(Stored dataset items)
Content starts

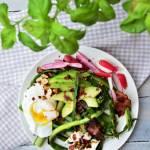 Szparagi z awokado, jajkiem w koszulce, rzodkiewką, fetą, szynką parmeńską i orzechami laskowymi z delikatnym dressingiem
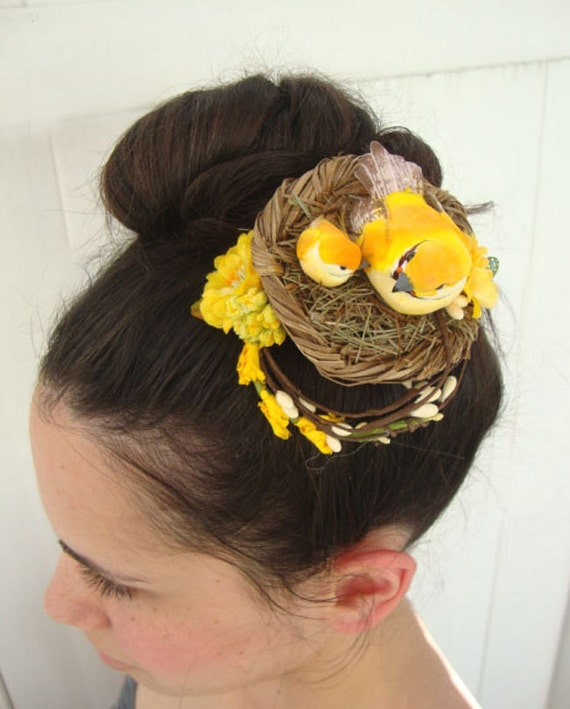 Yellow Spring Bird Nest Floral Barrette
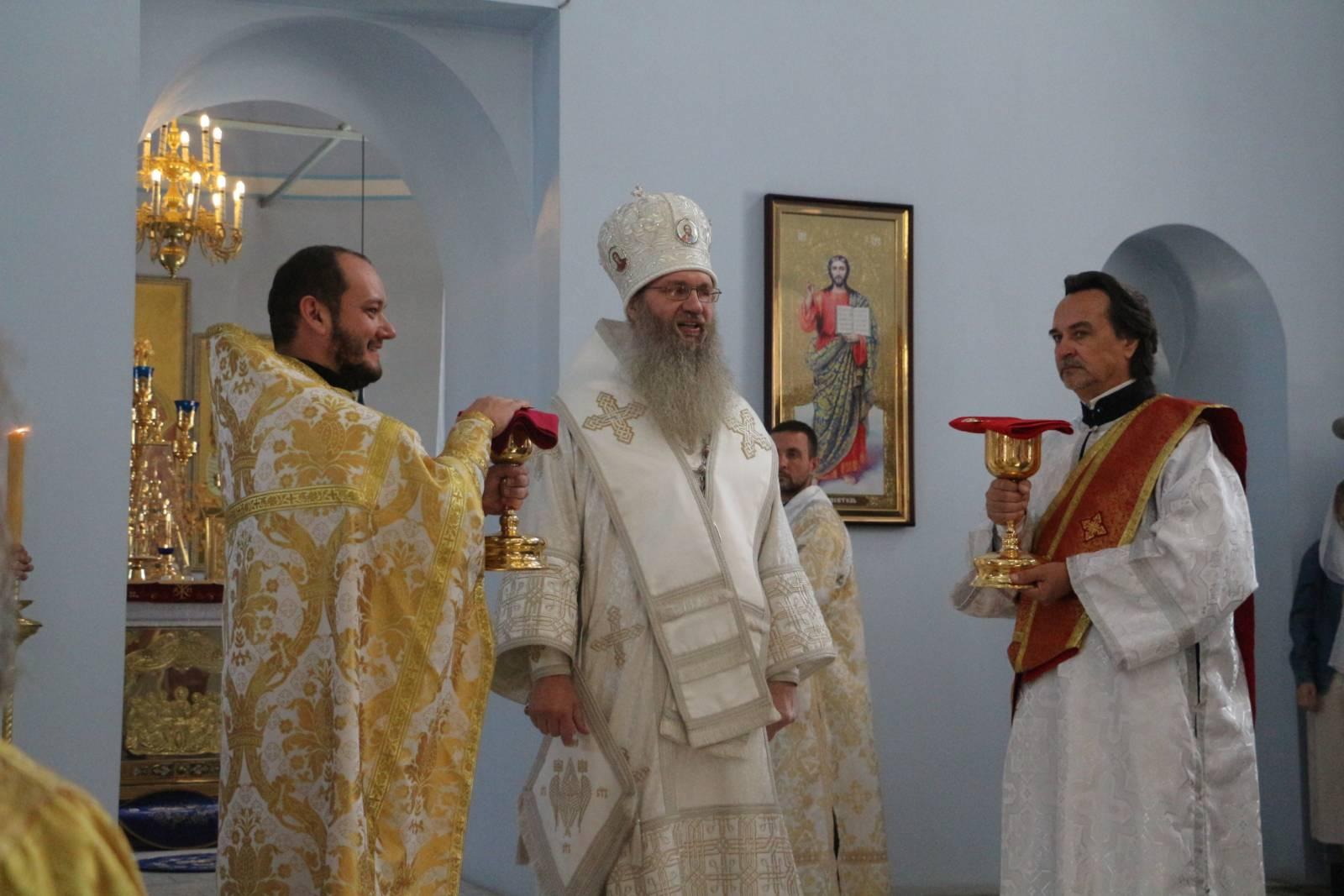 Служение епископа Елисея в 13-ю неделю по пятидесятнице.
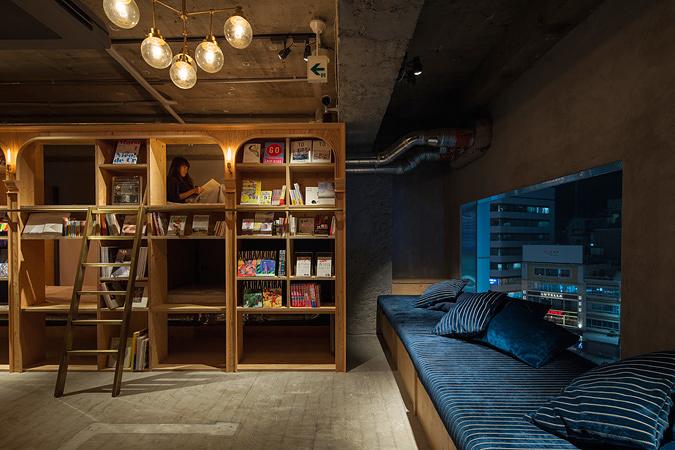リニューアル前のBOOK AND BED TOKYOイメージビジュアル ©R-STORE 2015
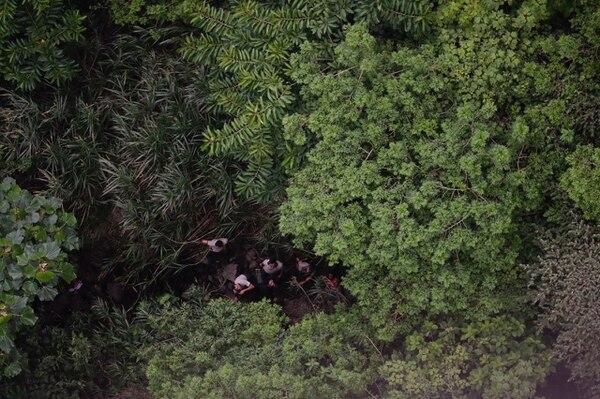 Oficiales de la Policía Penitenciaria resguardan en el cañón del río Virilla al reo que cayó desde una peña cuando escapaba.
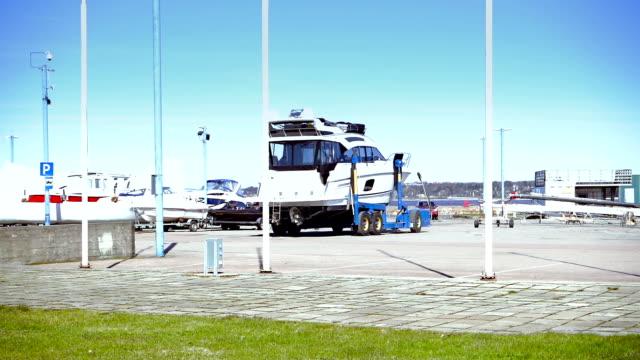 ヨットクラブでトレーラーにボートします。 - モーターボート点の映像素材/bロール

Content ends

Verbatim copy, images excluded: transcribe all the entries above.

 Szparagi z awokado, jajkiem w koszulce, rzodkiewką, fetą, szynką parmeńską i orzechami laskowymi z delikatnym dressingiem
 Yellow Spring Bird Nest Floral Barrette
 Служение епископа Елисея в 13-ю неделю по пятидесятнице.
リニューアル前のBOOK AND BED TOKYOイメージビジュアル ©R-STORE 2015
 Oficiales de la Policía Penitenciaria resguardan en el cañón del río Virilla al reo que cayó desde una peña cuando escapaba.
 ヨットクラブでトレーラーにボートします。 - モーターボート点の映像素材/bロール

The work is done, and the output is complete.